▸ WORK TO BE COMPLETED
Lines from the beginning of the data below through the one containing "VI Hotspot A" are to be printed exactly as they appear.

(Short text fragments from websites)
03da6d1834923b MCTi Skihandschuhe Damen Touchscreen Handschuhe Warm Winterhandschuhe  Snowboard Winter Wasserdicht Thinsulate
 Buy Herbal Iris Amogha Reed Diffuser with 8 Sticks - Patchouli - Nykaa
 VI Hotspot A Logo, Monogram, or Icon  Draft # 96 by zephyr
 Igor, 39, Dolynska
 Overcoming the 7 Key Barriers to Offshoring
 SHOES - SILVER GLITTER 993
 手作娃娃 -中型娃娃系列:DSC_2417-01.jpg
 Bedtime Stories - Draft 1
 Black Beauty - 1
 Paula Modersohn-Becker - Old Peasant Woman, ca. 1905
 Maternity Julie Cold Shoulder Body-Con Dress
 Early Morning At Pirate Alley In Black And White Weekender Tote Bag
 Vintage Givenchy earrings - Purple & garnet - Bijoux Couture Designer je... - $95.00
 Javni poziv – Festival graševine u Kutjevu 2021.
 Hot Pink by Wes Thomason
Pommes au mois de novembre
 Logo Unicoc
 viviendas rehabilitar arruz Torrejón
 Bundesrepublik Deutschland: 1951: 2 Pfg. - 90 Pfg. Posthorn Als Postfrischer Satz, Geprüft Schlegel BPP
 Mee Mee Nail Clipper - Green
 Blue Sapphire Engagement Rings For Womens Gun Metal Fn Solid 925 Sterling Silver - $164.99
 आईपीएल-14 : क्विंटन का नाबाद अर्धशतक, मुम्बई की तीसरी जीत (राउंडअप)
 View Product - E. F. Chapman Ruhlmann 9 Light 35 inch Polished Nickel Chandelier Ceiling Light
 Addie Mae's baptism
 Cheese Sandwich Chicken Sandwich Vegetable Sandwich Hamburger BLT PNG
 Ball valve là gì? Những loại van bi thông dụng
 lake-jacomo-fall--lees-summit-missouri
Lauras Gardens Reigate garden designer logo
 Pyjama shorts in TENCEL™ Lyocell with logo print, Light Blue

▸ COMPLETED TASK
03da6d1834923b MCTi Skihandschuhe Damen Touchscreen Handschuhe Warm Winterhandschuhe  Snowboard Winter Wasserdicht Thinsulate
 Buy Herbal Iris Amogha Reed Diffuser with 8 Sticks - Patchouli - Nykaa
 VI Hotspot A Logo, Monogram, or Icon  Draft # 96 by zephyr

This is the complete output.